Friends of mine in Portland own my second-ever oil painting, a still life I started as a university and revisited and finished a few years later because they wanted it and I was mortified to think of displaying it as-is (or as-was, I suppose). When I finished the painting, I painted the edges of the canvas black… except for the bottom, where it rested on the easel.

The painting hangs in their living room. I’ve been staring at that messy white edge every time I visit for years.

This Thanksgiving, I finally remembered the black oil paint and a brush (it helps that my oil paints are no longer in storage — hooray for the new studio!), and I painted that darned bottom edge.
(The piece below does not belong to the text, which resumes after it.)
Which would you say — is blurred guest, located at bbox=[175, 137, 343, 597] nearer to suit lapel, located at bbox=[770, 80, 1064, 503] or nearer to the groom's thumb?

The painting is three feet by four feet, on canvas. I use hardboard panels instead of canvas now, and I haven’t done anything that BIG since that first university class, where it was a requirement. For the most part I think it’s held up pretty well, though I think the light blurs to the right of the book and scroll are the ghosts of past perspective mistakes coming forward to haunt me.

It’s been years since I painted with oils, because I just didn’t have the space. You really need decent ventilation, but even more so, you need a space you can get messy. Oil paint takes just short of forever to dry (a scientific and totally non-exaggerated fact) which leaves a significant fraction of forever for you to accidentally transfer paint from the art to your hands to your clothes to the furniture to the pets. I did my little bit of painting in my friend’s garage, to minimize the mess. I still had to be careful, because my friend is a piano tuner, and her garage is her repair and rebuilding shop.

That also makes it a MUCH more interesting place to hang out than the average garage.

I leaned the painting (upside-down) against a workbench with an upright piano action on it.

I was very careful with my little tube of black oil paint.